[[ EXCERPT PROVIDED, beginning ]]

22 January 2021, The Tablet

England's 'Mother Elizabeth' moves closer to sainthood



England's 'Mother Elizabeth' moves closer to sainthood

The tomb of Elizabeth Prout in the Church of St Anne and Blessed Dominic in Sutton, St Helens, Lancashire.
Simon Caldwell

Pope Francis has moved 19th century British nun Elizabeth Prout closer to sainthood after declaring her venerable.

Prout, or Maria Giuseppa di Gesù, who founded the Congregation of the Sisters of the Holy Cross and of the Passion of Our Lord Jesus Christ, was born on 2 September 1820 in Shrewsbury and died in Sutton on 11 January 1864.

The Congregation for the Causes of Saints formally promulgated a decree recognising that Prout lived a life of “heroic virtue”.

This means the Church has finished its theological and historical investigations into the life and work of the so-called “Mother Teresa of Manchester”. Two miracles are needed as supernatural signs from God that Mother Elizabeth is a Saint.

[[ EXCERPT PROVIDED, end ]]
[[ DATA TO EXAMINE, beginning ]]

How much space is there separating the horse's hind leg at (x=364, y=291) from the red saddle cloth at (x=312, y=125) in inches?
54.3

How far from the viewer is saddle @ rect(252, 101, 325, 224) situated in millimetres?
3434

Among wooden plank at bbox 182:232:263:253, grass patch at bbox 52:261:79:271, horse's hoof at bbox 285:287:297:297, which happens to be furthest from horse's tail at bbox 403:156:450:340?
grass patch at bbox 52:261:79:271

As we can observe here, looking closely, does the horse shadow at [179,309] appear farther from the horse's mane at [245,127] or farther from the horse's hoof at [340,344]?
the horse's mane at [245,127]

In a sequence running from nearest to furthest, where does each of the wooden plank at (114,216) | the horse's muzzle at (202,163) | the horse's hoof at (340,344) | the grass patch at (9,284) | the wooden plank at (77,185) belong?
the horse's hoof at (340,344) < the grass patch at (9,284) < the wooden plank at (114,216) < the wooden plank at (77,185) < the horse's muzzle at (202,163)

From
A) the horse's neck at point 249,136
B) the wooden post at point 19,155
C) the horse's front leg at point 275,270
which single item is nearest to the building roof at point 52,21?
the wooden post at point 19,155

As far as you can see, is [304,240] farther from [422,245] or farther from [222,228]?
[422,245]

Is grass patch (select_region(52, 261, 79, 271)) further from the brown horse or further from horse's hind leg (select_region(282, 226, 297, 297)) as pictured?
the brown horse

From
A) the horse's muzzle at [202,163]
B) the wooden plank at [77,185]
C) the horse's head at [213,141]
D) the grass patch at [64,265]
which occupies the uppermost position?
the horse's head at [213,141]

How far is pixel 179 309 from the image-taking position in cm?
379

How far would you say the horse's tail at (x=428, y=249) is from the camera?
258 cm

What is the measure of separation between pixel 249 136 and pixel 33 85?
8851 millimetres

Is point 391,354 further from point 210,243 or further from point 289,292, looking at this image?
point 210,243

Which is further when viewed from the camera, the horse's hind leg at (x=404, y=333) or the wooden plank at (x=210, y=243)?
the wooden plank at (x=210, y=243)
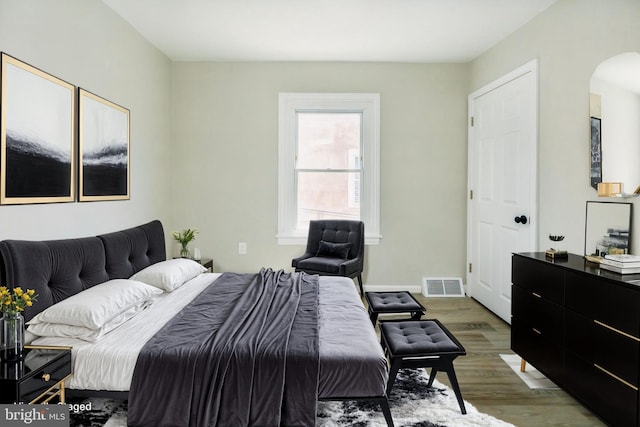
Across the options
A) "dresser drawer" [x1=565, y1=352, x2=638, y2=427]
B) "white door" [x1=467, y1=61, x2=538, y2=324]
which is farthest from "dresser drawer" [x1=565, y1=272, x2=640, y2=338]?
"white door" [x1=467, y1=61, x2=538, y2=324]

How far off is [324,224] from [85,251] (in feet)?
8.52

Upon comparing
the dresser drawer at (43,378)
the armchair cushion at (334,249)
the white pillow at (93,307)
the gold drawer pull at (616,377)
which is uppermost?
the armchair cushion at (334,249)

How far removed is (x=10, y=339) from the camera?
5.85 feet

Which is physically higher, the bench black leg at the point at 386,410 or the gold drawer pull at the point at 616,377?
the gold drawer pull at the point at 616,377

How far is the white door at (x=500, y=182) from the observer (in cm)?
360

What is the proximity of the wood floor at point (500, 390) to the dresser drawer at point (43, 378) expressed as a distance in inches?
84.5

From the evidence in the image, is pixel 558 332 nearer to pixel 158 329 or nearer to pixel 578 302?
pixel 578 302

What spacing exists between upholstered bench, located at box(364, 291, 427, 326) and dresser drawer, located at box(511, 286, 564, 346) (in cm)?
64

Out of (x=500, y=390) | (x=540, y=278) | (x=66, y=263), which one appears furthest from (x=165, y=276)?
(x=540, y=278)

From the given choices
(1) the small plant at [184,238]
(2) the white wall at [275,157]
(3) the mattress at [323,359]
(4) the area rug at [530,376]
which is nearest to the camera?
(3) the mattress at [323,359]

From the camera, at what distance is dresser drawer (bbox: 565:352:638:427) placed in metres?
1.91

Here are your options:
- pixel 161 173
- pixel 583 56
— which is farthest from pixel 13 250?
pixel 583 56

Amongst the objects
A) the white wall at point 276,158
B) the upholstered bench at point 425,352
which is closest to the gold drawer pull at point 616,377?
the upholstered bench at point 425,352

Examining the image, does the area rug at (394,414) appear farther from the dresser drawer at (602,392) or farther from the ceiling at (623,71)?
the ceiling at (623,71)
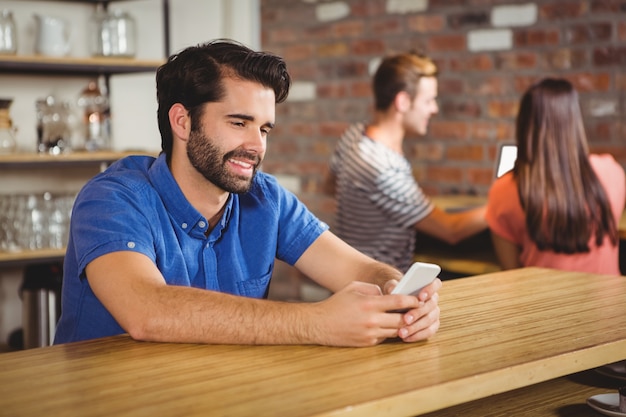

[[ DATA TO EXAMINE, end ]]

_WORK TO COMPLETE_:
a. Please answer these questions from the article on Elizabeth Prout:
(i) Where is her tomb?
(ii) On what date and in what town was she born?
(iii) How many miracles are needed as signs that she is a saint?
b. Carry on the article about Elizabeth Prout, starting after its final sentence.

_YOUR RESPONSES_:
a.
(i) In the Church of St Anne and Blessed Dominic in Sutton, St Helens, Lancashire
(ii) 2 September 1820, in Shrewsbury
(iii) Two

b.
The first will lead to her beatification, when she will be given the title “Blessed” and the second will lead to her canonisation.

Archbishop of Liverpool Malcolm McMahon said he would like to see her shrine in St Helens become a place of prayer for her canonisation.

He said: “I am delighted that the Holy See has further recognised the holiness of Mother Elizabeth Prout, foundress of the Sisters of the Cross and Passion.

“Her contribution to the Church and people of England and further afield in the education and healthcare through the institutions she founded and the Sisters of the congregation continues to show the care of the Catholic Church for those in need.”

Bishop of Shrewsbury Mark Davies was that Mother Elizabeth’s heroic service to poor people who were afflicted by outbreaks of cholera and typhoid was exemplary in this age of Covid-19.

 

A stained glass window near the tomb of Elizabeth Prout.

 

Passionist Sister Dominic Savio Hamer, the author of Elizabeth Prout: A Religious Life for Industrial England, said: “This is wonderful news for Congregation of the Sisters of the Cross and Passion of Our Lord Jesus Christ.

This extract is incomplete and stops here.